Task A:
Answer these questions from the Toronto Lisp thread:
(i) Which language is given as an example of one with lightweight processes?
(ii) How many threads does the reply to Vish say the ant simulation creates?
(iii) What date appears at the top of the post?
Task B: Please copy word for word the part of the Toronto Lisp thread that opens with the words containing "and some flags, but" and closes with "his talk better.".

Source text:
----------

Re: [toronto-lisp] April meeting minutes available on the website

15 Apr 2009

      I see.. I'm starting to grok your point of view now.

It would be acceptable to have each ant be its own process in a
language like Erlang which has lightweight processes. You can write
programs in Erlang with thousands of processes and it doesn't skip a
beat..

But to have each ant be its own OS thread would be very - even
unreasonably - heavy.

(SIDE NOTE
    Is that actually what's going on in the Ants simulation? Clojure
agents are something I haven't yet studied. I actually think agents
run on a thread pool which has a number of threads equal to the number
of processors. See this 2007 thread on "Erlang vs Clojure":

http://groups.google.com/group/clojure/browse_thread/thread/2a2b24ffef5d1631...

   It might be that what they refer to as "actors" in this thread are
presently being called "agents". Rich Hickey says:

"Well, they are bigger than 4 bytes each, having a per-actor linked-
queue for pending messages (there are some delivery order semantics)
and some flags, but pretty small overall, with nothing heavyweight
(e.g. threads) per actor. I've had millions of (idle) actors loaded
with no CPU overhead."

   So we might be criticising Clojure incorrectly here.
)

I've had Rich Hickey's talk on Clojure concurrency
(http://clojure.blip.tv/file/812787/) queued up to watch for a while
now. When I watch it I'll be looking especially for him to address
these sort of concerns. In any case, this discussion has primed my
mind to understand his talk better.

Thanks,
Vish

On Tue, Apr 14, 2009 at 7:12 PM,  <doug@hcsw.org> wrote:
...
Hi Vish,
On Mon, Apr 13, 2009 at 10:57:12PM -0400 or thereabouts, Vishvajit Singh wrote:
...
Rich Hickey's ant simulation is a good case study for Clojure
concurrency in action. You may find it interesting to read through:
I briefly looked at this program and it seems to me that it creates
49 threads, each of which represent an ant. The ants then walk around
a 2D grid subject to conditions like food and pheromones. The threads
use transactional memory to synchronise access to the grid.
Let's apply The System.
Step 0: What is the reason for using threads (pre-emptively scheduled,
shared memory processes) in this program? To multiplex IO? No. To
coordinate access to multiple disks? No. To take advantage of multiple
CPUs for speed reasons? Possibly. Let's assume for now that this is
the reason.
Step 1: Make this program use 1 thread for all the ants. This will
give the following performance benefits (remember, we are concerned
about speed):
* Reduced context switching. Unless you have 49 or more CPUs in
 your machine, threads will be pre-empted frequently (or will
 waste much of their time sleeping).
* Reduce the memory and cache pressure of having 49 active threads.
* Eliminate the overhead of transactional memory (it's not free).
* You can now use mutable data-structures for performance reasons
 (remember we care about speed).
It will also give the following correctness benefits (we are always
concerned about correctness):
* How an ant moves will no longer be affected by artifacts
 of your system's thread scheduler. Instead, ants will move
 according to time as defined by your simulation.

----------

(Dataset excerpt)
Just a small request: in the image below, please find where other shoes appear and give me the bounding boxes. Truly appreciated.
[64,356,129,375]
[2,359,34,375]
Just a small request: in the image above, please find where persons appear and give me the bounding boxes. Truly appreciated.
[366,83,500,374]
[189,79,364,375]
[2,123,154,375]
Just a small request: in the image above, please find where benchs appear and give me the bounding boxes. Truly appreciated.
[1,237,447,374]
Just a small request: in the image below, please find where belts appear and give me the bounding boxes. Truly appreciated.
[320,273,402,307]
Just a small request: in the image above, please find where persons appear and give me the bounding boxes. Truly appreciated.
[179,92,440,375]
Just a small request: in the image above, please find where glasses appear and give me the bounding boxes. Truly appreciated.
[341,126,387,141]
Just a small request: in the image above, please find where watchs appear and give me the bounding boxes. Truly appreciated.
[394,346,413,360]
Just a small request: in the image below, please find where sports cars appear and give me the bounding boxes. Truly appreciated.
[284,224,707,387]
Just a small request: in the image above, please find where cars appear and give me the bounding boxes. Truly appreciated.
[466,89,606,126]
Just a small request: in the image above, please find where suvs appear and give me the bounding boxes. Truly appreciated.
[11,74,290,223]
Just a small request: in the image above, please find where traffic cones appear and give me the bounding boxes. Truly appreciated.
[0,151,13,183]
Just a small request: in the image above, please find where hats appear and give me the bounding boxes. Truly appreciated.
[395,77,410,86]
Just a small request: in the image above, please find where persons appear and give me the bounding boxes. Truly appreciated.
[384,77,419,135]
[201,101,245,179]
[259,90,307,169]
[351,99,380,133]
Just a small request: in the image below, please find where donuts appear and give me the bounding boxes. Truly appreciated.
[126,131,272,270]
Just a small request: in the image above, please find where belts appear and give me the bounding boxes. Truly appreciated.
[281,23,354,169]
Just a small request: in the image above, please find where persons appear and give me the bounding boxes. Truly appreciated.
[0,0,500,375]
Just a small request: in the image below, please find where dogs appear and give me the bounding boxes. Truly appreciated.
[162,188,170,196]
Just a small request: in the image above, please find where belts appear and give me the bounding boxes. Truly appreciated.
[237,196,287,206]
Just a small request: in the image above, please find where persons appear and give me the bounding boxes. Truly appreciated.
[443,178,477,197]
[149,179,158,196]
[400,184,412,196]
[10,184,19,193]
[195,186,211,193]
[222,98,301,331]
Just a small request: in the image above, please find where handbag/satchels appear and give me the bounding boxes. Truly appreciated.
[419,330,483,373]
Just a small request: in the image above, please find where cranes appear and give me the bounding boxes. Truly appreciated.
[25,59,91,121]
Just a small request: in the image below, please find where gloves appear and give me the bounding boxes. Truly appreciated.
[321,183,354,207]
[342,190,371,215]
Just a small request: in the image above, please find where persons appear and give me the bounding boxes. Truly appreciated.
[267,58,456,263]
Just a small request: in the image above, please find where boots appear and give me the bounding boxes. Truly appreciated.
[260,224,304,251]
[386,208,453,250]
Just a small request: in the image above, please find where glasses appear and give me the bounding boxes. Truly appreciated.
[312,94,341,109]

----------

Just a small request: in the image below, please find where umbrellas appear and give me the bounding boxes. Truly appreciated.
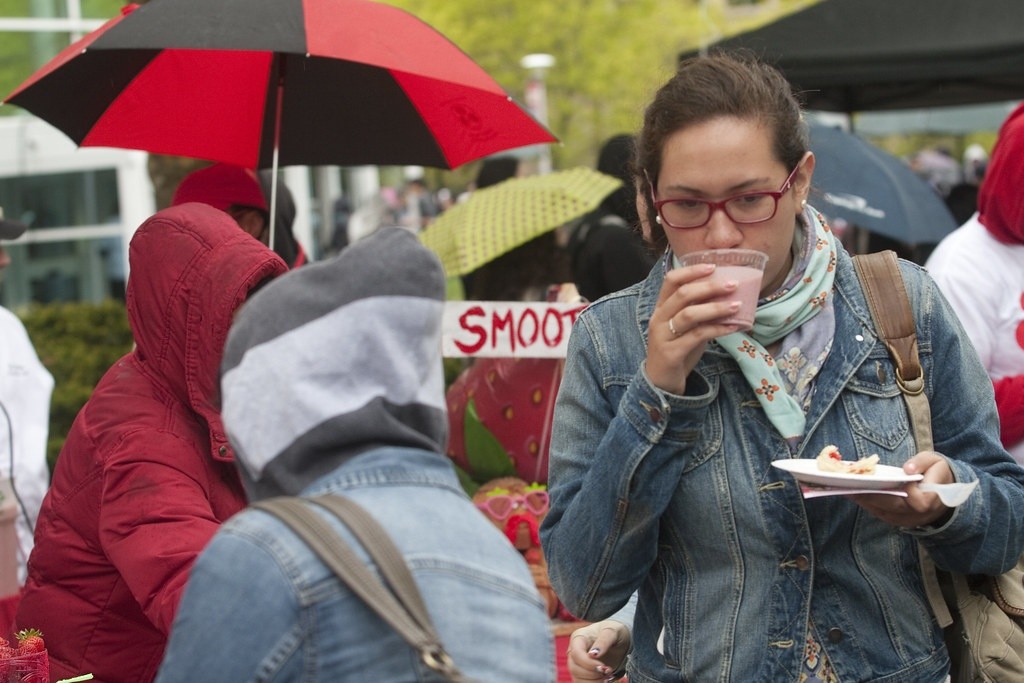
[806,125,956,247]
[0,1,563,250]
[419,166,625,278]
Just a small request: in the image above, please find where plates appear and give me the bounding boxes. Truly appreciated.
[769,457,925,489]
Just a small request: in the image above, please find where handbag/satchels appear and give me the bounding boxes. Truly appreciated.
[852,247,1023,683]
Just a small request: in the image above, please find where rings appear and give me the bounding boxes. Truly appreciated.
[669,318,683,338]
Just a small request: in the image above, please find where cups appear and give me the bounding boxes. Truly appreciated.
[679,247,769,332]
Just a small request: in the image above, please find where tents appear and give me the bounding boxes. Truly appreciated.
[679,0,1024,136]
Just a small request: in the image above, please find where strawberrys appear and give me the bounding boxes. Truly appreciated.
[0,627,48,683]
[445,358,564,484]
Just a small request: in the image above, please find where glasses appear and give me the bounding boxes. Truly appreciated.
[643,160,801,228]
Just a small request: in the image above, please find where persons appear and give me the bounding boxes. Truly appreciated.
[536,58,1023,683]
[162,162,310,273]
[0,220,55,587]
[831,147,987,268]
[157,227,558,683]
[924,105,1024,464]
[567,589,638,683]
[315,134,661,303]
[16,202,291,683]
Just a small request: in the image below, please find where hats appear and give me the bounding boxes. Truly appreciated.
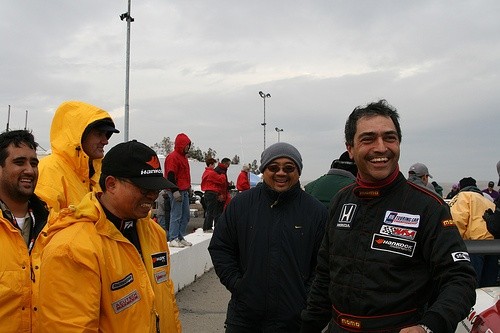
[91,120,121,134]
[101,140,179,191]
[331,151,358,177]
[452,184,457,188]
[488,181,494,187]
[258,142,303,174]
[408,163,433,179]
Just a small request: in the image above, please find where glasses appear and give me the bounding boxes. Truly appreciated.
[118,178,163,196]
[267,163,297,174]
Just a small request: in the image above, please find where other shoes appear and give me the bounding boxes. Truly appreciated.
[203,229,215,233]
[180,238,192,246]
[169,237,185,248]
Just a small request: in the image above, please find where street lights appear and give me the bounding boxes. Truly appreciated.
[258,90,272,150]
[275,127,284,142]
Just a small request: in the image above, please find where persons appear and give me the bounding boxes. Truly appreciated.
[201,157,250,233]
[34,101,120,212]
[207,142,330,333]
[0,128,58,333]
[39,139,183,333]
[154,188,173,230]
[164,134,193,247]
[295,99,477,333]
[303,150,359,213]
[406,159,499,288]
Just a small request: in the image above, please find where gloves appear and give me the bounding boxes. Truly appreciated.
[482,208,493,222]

----------

Solution A:
(i) Erlang
(ii) 49
(iii) 15 Apr 2009

Solution B:
and some flags, but pretty small overall, with nothing heavyweight
(e.g. threads) per actor. I've had millions of (idle) actors loaded
with no CPU overhead."

   So we might be criticising Clojure incorrectly here.
)

I've had Rich Hickey's talk on Clojure concurrency
(http://clojure.blip.tv/file/812787/) queued up to watch for a while
now. When I watch it I'll be looking especially for him to address
these sort of concerns. In any case, this discussion has primed my
mind to understand his talk better.